Reading passage
Welcome to “We Play Too,” a new Wednesday feature here at ChannelFireball. For those of you who don’t know already me, my name is Sheldon Menery. I’m a Level 5 Judge from Tampa, Florida. I’ve been playing and judging since nearly the beginning (the first booster pack I ever opened had a Time Walk in it, but it was Veteran Bodyguard that really got me hooked). You might also know me as the guy who brought the EDH format to the masses. It’s still what I play most and I’ll occasionally be bringing you reports from playing the 100 card decks, but I’ve recently rekindled my interest in Standard.
One of the things I’m going to try to do is to explode the” judges are bad players” myth. To do so, I’m going to bring you a series of reports on judges playing. They’ll be mostly from my own experience, plus reports that I encourage other folks to do. I’m not going to suggest that all judges are ready to win a Pro Tour (although Rashad Miller Top 8ing doesn’t hurt my argument), but I want people to see that we’re probably better players than you might think–and I’m talking mostly about judges who also play (like Rashad or Kevin Desprez), rather than players who are also judges (like LSV or Bram Snepvangers).
I actually don’t consider judges and players all that different. We’re all part of the big DCI family, and we generally have the same thing in mind when we go to a tournament: a clean, fair, well-run event . The only real differentiation in calling someone a judge or player is which they do most.
The place I’ve started playing, Armada Games in Tampa, is a perfect example of a game shop. The owners are gamers, one of whom is always there. They draw 25-30 for FNM constructed each week (as well as doing drafts), and the quality of play is very high. Making Top 8 is hardly a given.
FNM, Armada Games Tampa, Friday 4/17/09
DECK: B/R Spiteful Visions
(homebrew with improvements suggested by T1 master Shane Stoots)
The whole idea was to bring suffering to the 5-Color Control decks that I’ve seen dominate the shop since I’ve been going there. I’m not a fan of seeing one deck being “the deck to beat,’ all the time, so I wanted to focus on letting people know that making that choice was going to bring consequences.
My first effort featured Blightning, Murderous Redcap, and Fulminator Mage, which then morphed into adding White for Reveillark, but the design got a little watered down. After a couple of 2-2s, with mediocre results against 5cc, I went back to tightening up things, dropping White for the time being.

Given records

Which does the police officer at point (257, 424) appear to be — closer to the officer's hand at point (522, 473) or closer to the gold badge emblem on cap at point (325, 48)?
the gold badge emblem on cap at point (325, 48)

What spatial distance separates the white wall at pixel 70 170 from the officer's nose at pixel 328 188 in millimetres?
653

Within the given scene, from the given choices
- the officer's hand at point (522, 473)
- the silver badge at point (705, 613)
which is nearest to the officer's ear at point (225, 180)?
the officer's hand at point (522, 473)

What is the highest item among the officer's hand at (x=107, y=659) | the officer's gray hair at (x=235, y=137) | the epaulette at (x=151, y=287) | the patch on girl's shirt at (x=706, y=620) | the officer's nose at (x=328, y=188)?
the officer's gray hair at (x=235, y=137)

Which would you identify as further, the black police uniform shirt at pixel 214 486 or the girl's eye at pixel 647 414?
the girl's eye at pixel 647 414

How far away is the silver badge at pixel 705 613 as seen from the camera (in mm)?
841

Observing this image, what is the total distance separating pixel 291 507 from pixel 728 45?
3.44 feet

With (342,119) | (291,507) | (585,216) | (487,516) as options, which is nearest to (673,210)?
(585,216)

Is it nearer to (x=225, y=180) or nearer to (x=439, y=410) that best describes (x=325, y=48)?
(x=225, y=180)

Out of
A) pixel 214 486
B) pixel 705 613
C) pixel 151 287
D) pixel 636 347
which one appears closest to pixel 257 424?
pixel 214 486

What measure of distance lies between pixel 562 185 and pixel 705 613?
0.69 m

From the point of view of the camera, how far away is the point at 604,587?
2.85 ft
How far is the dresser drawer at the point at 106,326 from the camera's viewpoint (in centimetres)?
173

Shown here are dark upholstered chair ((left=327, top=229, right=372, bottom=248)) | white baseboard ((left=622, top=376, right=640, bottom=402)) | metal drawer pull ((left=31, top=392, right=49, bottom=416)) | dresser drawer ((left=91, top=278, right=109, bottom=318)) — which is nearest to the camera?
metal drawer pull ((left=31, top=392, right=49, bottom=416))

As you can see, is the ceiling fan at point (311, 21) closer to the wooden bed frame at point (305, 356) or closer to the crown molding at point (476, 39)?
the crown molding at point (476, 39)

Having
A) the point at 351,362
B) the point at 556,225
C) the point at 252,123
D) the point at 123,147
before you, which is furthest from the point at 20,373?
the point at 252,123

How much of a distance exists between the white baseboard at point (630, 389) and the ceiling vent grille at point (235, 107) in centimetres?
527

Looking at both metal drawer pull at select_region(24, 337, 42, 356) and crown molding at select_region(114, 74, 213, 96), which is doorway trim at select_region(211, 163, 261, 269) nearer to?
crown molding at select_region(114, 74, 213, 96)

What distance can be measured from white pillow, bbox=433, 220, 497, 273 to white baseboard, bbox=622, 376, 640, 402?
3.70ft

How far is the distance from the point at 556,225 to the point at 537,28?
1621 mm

Short problem
Pick up the tournament report on the B/R Spiteful Visions deck after its last sentence and carry it further. The records can be set aside; nothing here depends on them.

Reply
Spiteful Visions‘ combination of Howling Mine and Underworld Dreams seemed to be a nice start. Adding Sudden Impact was Shane’s idea. Most of the rest of it fell right into place. Siege-Gang Commander was a late replacement for Demigod of Revenge, since I didn’t have any and couldn’t borrow any in time. Siege-Gangs helped once or twice with Hovels, and if they can stay online, they’re pretty dangerous. Fallout after you’ve just played one will hurt, though. I’ve been unhappy with the Gougers since the beginning; I was considering replacing them with Ram-gangs, but the RRR gives me a little pause. What to put in that slot is probably going to be the only significant change before the new rotation.
ROUND 1: Mark, Mono-white Kithkin
Mark tells me he’s been playing for 14 years, with a break before 6th Edition rules–when he came back he basically had to relearn the game. His style of play tells me obviously knows his stuff. Game 1 is a bloodbath, as I start with Fanatic and Parasite. He follows my turn 4 Visions with his Wrath, but he just can’t get any rhythm going and dies to Outlander, Incinerate, and accumulated Spiteful damage.
SB Out Gougers and Sudden Impact, in Torment and Infest
Game 2, he drops first turn Forge-Tender and looks happy. He looks very happy when he drops turn 3 Story Circle. I mentally question his choice of Red instead of Black, but it’s a moot point when I lay down Everlasting Torment. He reads the card twice.
“Does that mean”
(Rules Tip: When “can” and “can’t” argue in Magic, “can’t” always wins. See Rule 103.2)
I sandbag two turns to Infest away his board, then drop an Outlander. We’re de-sideboarding shortly thereafter.
ROUND 2: Robert, Turbo Grinding
Robert is a very good local player who always has something interesting built. I ask him if he’s going to take it easy on me since I’m a beginner, but he knows better. He even says “Even if you were a beginner, I wouldn’t take it easy on you.” I don’t know what he’s playing, and I keep a weak hand with no one-drops but plenty of land and a few things to get rolling. I know there are shenanigans afoot when he plays first turn Shelldock Isle. After a couple of turns, I get some damage in, but Plumeveil slows me down a bit, and gives him time to Traumatize and rip off a pair of Sanity Grindings, the second followed by Twincast.
I have a good opening hand, with Parasite, Fanatic, and Guttural Response. The Parasite, Fanatic, Spiteful Visions, and a well-timed Sudden Impact (in response to him tapping out for Traumatize), which he hadn’t seen in game 1, go all the way rather quickly. This is aided by some cards and damage from his own Jace, which I clearly decide to not kill. I figured that the mill of 20 wouldn’t be as harmful to me as the damage to him and the benefit of the cards he was putting in my hand. I cheer Jace every time we draw cards, he shakes his head. I believe he sided out Jace for game 3.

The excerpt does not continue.